Nel caso di specie, l’affermazione sulla riconducibilità al decubito di lesioni riscontrate all’ingresso in struttura non è il rilievo di un’attività svolta durante una terapia o un intervento, ma una valutazione o diagnosi, come tale priva di fede privilegiata. È perciò errata l’affermazione della Corte territoriale secondo cui, non essendo stata la cartella clinica oggetto di querela di falso, doveva ritenersi provato che al momento del ricovero la paziente presentasse già lesioni da decubito di livello 2. Il giudice del rinvio dovrà rinnovare la valutazione probatoria sul nesso di causa tra il decubito e la condotta dei sanitari, senza attribuire fede privilegiata a valutazioni, diagnosi e manifestazioni di scienza o di opinione.
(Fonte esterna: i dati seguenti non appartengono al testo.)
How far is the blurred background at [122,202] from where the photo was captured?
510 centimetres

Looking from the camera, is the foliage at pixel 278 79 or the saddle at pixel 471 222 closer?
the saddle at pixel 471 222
Il dispositivo: la Corte accoglie i primi quattro motivi nei termini precisati, dichiara assorbiti gli altri, cassa la sentenza impugnata e rinvia alla Corte d’appello di Brescia, in diversa composizione, anche per le spese del giudizio di legittimità.
Implicazioni pratiche
Nel contenzioso di responsabilità sanitaria la cartella clinica non è una prova blindata. Occorre distinguere due piani: ciò che il sanitario attesta di avere fatto (attività di terapia o intervento) gode di efficacia privilegiata e si contesta solo con querela di falso; ciò che il sanitario valuta o diagnostica — ad esempio l’origine, la datazione o lo stadio di una lesione — non fa fede privilegiata e può essere superato con prove ordinarie, comprese quelle documentali e testimoniali di parte. Per chi assiste il danneggiato, questo apre la strada a contestare nel merito le diagnosi trascritte in cartella senza dover proporre querela di falso; per la struttura, significa che annotazioni valutative non mettono al riparo dall’onere di dimostrare la correttezza della condotta.